Interestingly, although time to market, and thus speed of delivery, is often more important economically than productivity, there doesn’t seem to be any industry trend data at all on this performance parameter. Adopting rapid and agile approaches to software development could result in earlier (and thus, more valuable) delivery of some functionality than traditional waterfall approaches, but it remains to be seen if the overall speed of delivery of the final, total requirements is faster.

Quality

In contrast to the story so far, delivered software is often of sufficient quality to support the intended use case at the time of deployment.

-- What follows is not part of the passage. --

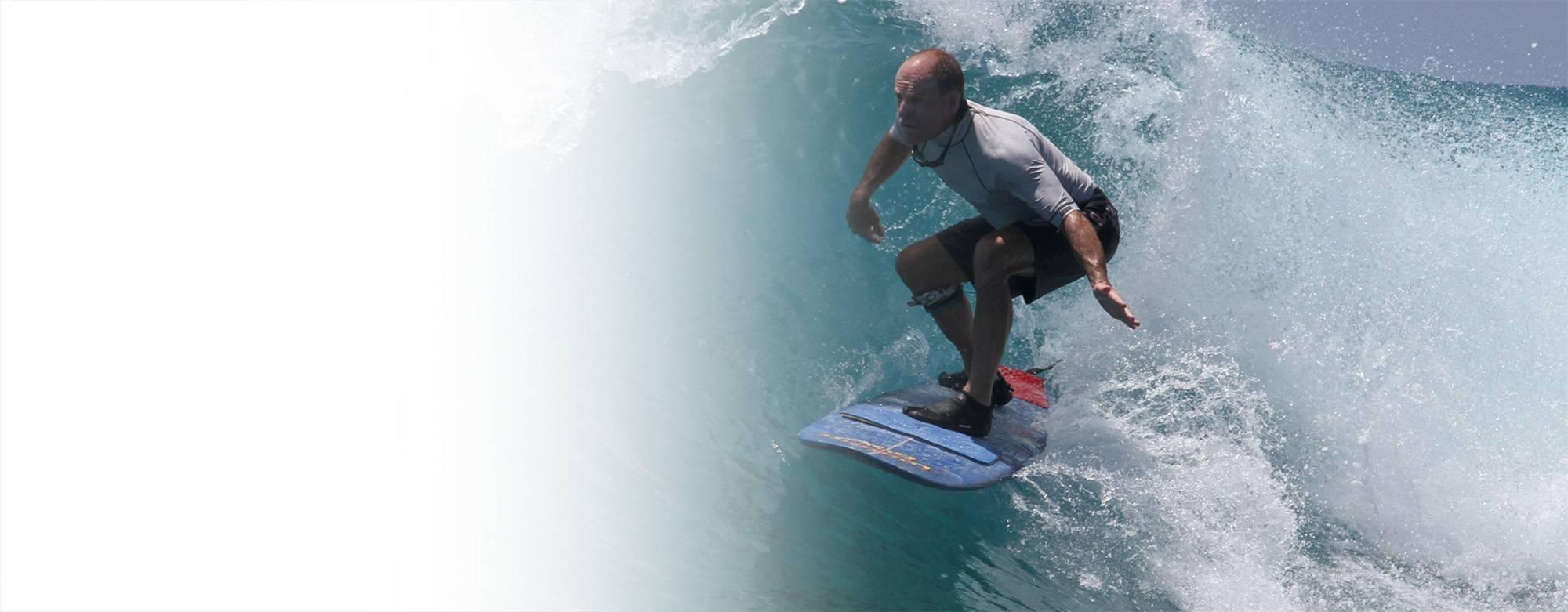 Neil Bradbury Surfing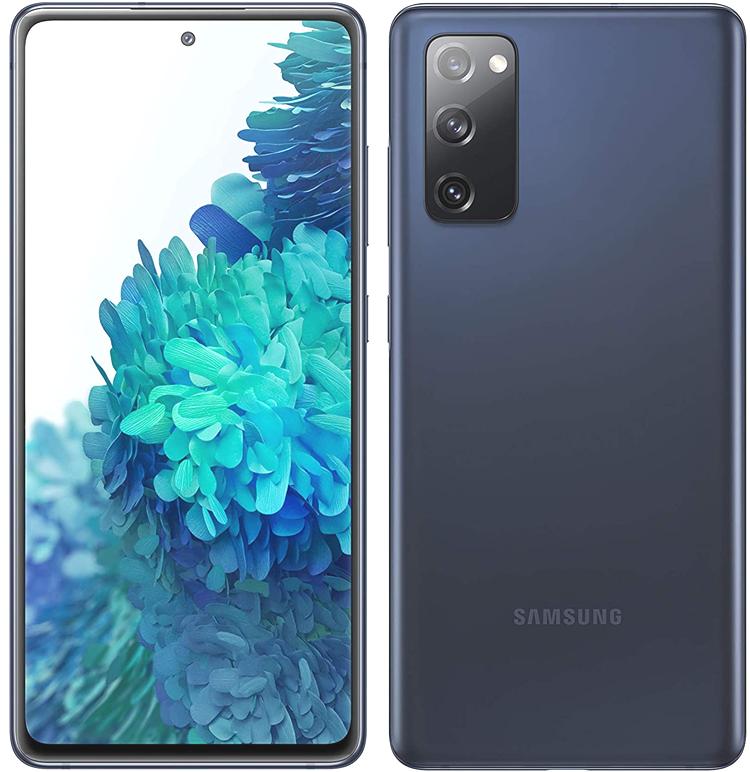 Samsung Galaxy S20 FE 5G : un nouveau modèle de la marque haut en couleurs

However the world’s communications, transportation, and financial services systems are under constant cyber attack that leverage both software design and implementation defects. For these industries, the supplier must continuously address lifecycle and complex software supply chain issues long after initial delivery to satisfy safety-critical needs (or someone might die), or to avoid the risk of huge financial losses. Resilient software can also be produced when the supplier is suitably incentivized by a contract that makes it expensive to deliver defects.

Software quality is an opaque property. Many customer's are at an information disadvantage about software quality which erodes bargaining power. In addition, customers may prefer software with an initial lower cost and seek to compensate or cope with usability and security issues over time. In fact, some widely used software is full of defects and frustrating to use, yet enables vastly improved health, safety, and productivity.

Industry Investment in SPI

Models for helping software suppliers improve their processes and performance have been around for more than 20 years. The industry was initially slow to adopt these models, but they’re now gaining widespread acceptance.

The quality movement pre-dates formal SPI models, and much of SPI’s focus has been on improving quality. Judging by reports from SEPG conferences, the early adopters were often in the same domains that must aim to produce defect-free software. What’s surprising is the relative lack of emphasis by organizations undertaking SPI efforts on improving productivity and delivery to time and budget.

At the 2007 European SEPG conference, researchers asked 49 participants what actions were receiving the most attention.(9) The response was that improving product quality was receiving the highest priority, followed by improving productivity and improving predictability. But when asked what should be happening, participants reversed the order of these priorities. There is hope!

Industry Financial Performance

The cost of the software industry’s failings seems to fall almost entirely on customers. While the fortunes of individual commercial software suppliers fluctuate with their successes and difficulties, how often do suppliers go out of business due to incompetence? The survey of UK public-sector outsourcing contracts4 noted that the profit margin of the “world-class” suppliers on these contracts was almost always above 10 percent (and as high as 25 percent in some cases).

For in-house suppliers, the picture is bleaker. If ever top management suspects that their performance isn’t competitive, in-house suppliers are at risk of being outsourced.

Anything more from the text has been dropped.